## [Task to complete]
Which lines of the data contain the string "camelopardalis"? Copy every one.

Content starts

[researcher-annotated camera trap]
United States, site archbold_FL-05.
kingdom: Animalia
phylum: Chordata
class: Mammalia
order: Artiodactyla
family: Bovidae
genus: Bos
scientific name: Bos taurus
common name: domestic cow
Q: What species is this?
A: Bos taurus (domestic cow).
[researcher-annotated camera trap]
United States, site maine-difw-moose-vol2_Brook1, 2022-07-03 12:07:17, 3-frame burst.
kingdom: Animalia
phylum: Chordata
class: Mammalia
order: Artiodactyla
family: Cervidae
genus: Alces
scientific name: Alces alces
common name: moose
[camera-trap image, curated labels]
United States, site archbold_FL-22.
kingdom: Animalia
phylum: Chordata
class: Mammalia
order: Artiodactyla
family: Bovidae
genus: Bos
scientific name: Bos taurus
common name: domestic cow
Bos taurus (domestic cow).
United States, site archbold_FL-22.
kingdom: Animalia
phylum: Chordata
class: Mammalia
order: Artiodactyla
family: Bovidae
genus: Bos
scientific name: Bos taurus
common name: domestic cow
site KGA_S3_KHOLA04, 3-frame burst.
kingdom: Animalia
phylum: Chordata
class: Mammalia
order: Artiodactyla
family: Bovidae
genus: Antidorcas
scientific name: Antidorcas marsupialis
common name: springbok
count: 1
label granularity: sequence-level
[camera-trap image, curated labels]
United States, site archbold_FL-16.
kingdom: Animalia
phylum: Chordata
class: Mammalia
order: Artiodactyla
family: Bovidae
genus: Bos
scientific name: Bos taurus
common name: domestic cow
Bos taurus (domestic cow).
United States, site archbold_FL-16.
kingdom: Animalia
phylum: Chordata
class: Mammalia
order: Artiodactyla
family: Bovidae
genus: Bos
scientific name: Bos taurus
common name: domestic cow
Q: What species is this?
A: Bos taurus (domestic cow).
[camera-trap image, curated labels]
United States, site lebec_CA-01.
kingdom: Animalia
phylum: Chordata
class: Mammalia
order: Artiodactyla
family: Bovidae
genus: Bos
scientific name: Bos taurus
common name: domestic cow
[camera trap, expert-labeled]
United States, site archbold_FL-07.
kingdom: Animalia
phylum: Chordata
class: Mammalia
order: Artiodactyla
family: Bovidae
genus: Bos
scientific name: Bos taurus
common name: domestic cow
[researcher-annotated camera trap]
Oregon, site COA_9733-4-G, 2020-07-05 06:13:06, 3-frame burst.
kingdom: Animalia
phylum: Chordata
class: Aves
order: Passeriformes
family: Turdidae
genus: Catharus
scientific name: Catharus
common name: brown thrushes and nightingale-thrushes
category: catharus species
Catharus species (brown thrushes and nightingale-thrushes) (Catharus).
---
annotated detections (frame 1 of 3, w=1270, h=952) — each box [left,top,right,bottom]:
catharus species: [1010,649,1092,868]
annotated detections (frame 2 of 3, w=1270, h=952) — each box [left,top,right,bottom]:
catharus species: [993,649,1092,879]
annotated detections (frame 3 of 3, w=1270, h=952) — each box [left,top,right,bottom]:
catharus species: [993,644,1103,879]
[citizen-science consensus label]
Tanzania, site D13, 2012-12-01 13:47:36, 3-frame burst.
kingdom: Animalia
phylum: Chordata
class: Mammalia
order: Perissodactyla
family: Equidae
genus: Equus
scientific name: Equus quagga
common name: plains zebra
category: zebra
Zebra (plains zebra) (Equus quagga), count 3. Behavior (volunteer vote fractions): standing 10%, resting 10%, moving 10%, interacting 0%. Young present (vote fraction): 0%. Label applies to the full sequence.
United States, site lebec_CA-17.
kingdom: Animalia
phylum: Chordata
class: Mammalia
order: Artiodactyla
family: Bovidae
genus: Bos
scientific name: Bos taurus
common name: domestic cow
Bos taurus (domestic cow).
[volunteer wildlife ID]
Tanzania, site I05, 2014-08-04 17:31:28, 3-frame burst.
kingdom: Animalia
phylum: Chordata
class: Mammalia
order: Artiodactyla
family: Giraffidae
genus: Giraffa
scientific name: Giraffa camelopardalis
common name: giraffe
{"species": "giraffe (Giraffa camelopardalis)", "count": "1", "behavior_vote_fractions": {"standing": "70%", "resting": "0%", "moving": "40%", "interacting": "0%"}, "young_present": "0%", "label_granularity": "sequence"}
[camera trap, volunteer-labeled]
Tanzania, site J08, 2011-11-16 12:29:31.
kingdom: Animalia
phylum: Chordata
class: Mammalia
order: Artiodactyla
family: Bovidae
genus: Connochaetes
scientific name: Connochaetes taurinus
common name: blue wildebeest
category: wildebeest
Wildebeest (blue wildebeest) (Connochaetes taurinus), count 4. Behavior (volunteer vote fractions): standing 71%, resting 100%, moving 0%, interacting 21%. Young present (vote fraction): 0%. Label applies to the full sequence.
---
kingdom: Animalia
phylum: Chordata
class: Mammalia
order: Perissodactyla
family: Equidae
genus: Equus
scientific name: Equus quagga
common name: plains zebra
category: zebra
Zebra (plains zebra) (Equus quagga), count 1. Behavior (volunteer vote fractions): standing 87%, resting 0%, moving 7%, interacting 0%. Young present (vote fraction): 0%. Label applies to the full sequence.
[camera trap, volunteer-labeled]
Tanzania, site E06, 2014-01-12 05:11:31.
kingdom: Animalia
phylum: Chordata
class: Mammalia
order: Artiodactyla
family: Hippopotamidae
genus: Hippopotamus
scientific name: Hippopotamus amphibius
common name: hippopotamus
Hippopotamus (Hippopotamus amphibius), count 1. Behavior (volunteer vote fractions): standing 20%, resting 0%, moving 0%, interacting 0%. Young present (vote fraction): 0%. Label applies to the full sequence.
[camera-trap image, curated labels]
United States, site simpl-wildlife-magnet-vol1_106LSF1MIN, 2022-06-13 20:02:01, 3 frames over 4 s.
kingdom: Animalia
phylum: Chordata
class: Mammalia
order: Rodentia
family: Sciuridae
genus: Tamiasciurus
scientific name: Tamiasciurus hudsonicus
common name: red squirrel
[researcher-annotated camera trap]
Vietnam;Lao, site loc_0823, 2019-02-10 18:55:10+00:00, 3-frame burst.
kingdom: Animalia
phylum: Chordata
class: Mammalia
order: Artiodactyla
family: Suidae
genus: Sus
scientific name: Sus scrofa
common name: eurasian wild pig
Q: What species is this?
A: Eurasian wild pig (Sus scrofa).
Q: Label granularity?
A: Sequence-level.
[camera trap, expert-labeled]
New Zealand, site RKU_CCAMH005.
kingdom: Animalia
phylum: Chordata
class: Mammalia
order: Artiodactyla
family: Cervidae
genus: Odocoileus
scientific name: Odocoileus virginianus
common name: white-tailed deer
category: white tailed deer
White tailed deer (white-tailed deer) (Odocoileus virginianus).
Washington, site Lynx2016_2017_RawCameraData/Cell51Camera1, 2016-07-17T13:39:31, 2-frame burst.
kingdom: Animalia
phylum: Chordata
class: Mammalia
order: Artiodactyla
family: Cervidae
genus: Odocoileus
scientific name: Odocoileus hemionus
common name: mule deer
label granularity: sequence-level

Content ends

## [Solution to the problem]
scientific name: Giraffa camelopardalis
{"species": "giraffe (Giraffa camelopardalis)", "count": "1", "behavior_vote_fractions": {"standing": "70%", "resting": "0%", "moving": "40%", "interacting": "0%"}, "young_present": "0%", "label_granularity": "sequence"}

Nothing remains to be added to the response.